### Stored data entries
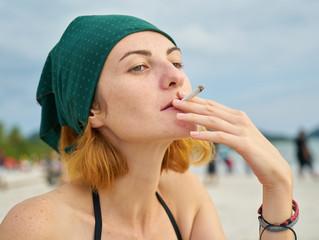 65% מבני הנוער: למרות החוק, קל להשיג סיגריות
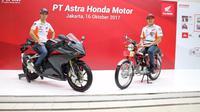Marc Marquez (kiri) menaiki motor All New Honda CBR250RR, sedangkan Dani Pedrosa menaiki motor produksi pertama AHM Honda S90Z saat mengunjungi PT. Astra Honda Motor Plant Sunter, Jakarta, Senin (16/10/2017). (Astra Honda Motor)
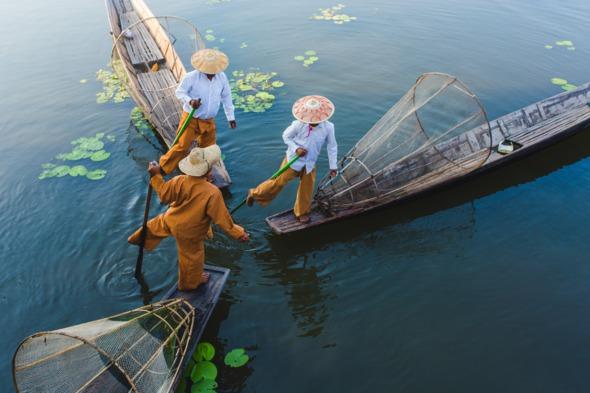 Myanmar expedition cruises - Fishermen on Inle Lake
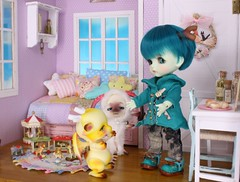 A Dragon's Babysitter #7 (Arthoniel) Tags: wyrm daisuke howl latiyellow latidoll lati doll bjd balljointeddoll aileendoll dollzone heavyrain ram sheep dragon shy haru green resin rare peterpan pico diorama dollhouse roombox collection rement miniature tiny keera nereapozo wood magic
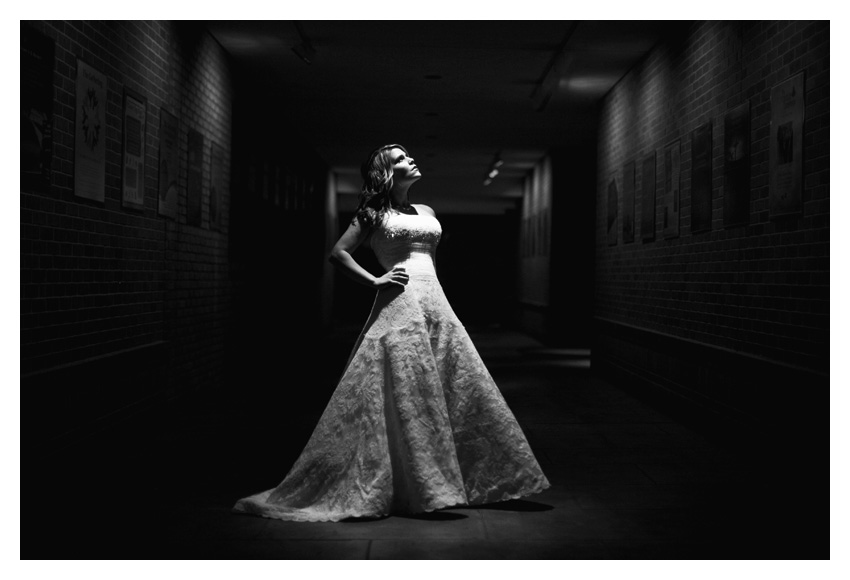 classic elegant timeless traditional bridal portraits of Jennifer Movassaghi Moffett by Plano wedding photographer Stacy Reeves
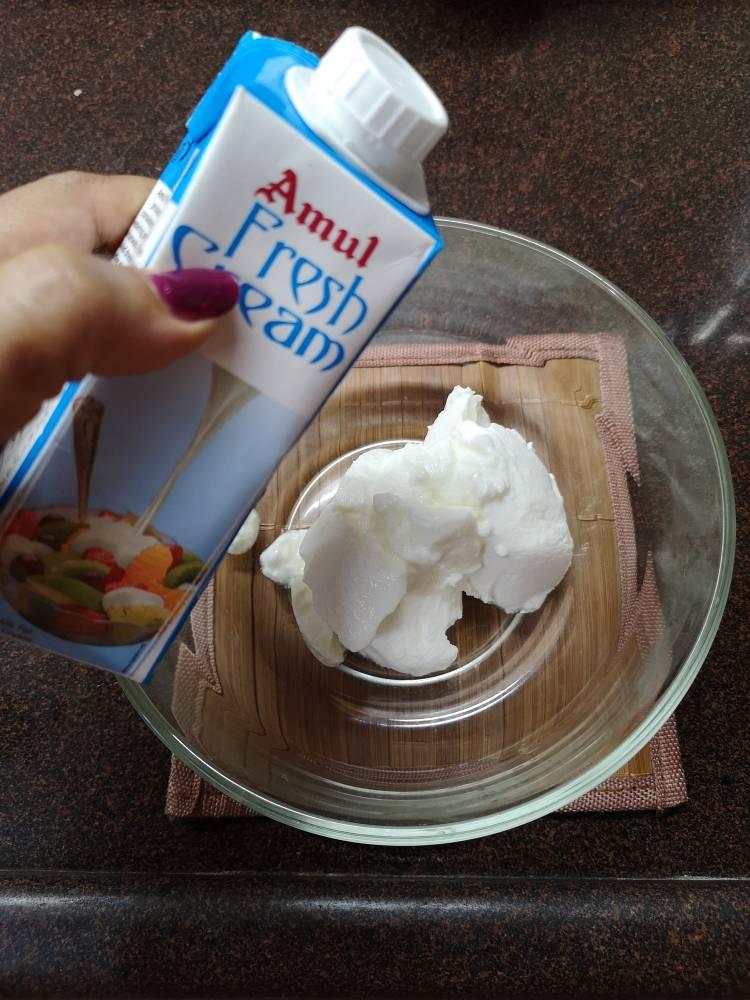adding fresh cream for fruit cream recipe | Fruit cream recipe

### EXERCISE DETAILS
Quote the records in full and exactly; skip any image.

### ANSWER BOX
 65% מבני הנוער: למרות החוק, קל להשיג סיגריות
Marc Marquez (kiri) menaiki motor All New Honda CBR250RR, sedangkan Dani Pedrosa menaiki motor produksi pertama AHM Honda S90Z saat mengunjungi PT. Astra Honda Motor Plant Sunter, Jakarta, Senin (16/10/2017). (Astra Honda Motor)
 Myanmar expedition cruises - Fishermen on Inle Lake
 A Dragon's Babysitter #7 (Arthoniel) Tags: wyrm daisuke howl latiyellow latidoll lati doll bjd balljointeddoll aileendoll dollzone heavyrain ram sheep dragon shy haru green resin rare peterpan pico diorama dollhouse roombox collection rement miniature tiny keera nereapozo wood magic
 classic elegant timeless traditional bridal portraits of Jennifer Movassaghi Moffett by Plano wedding photographer Stacy Reeves
adding fresh cream for fruit cream recipe | Fruit cream recipe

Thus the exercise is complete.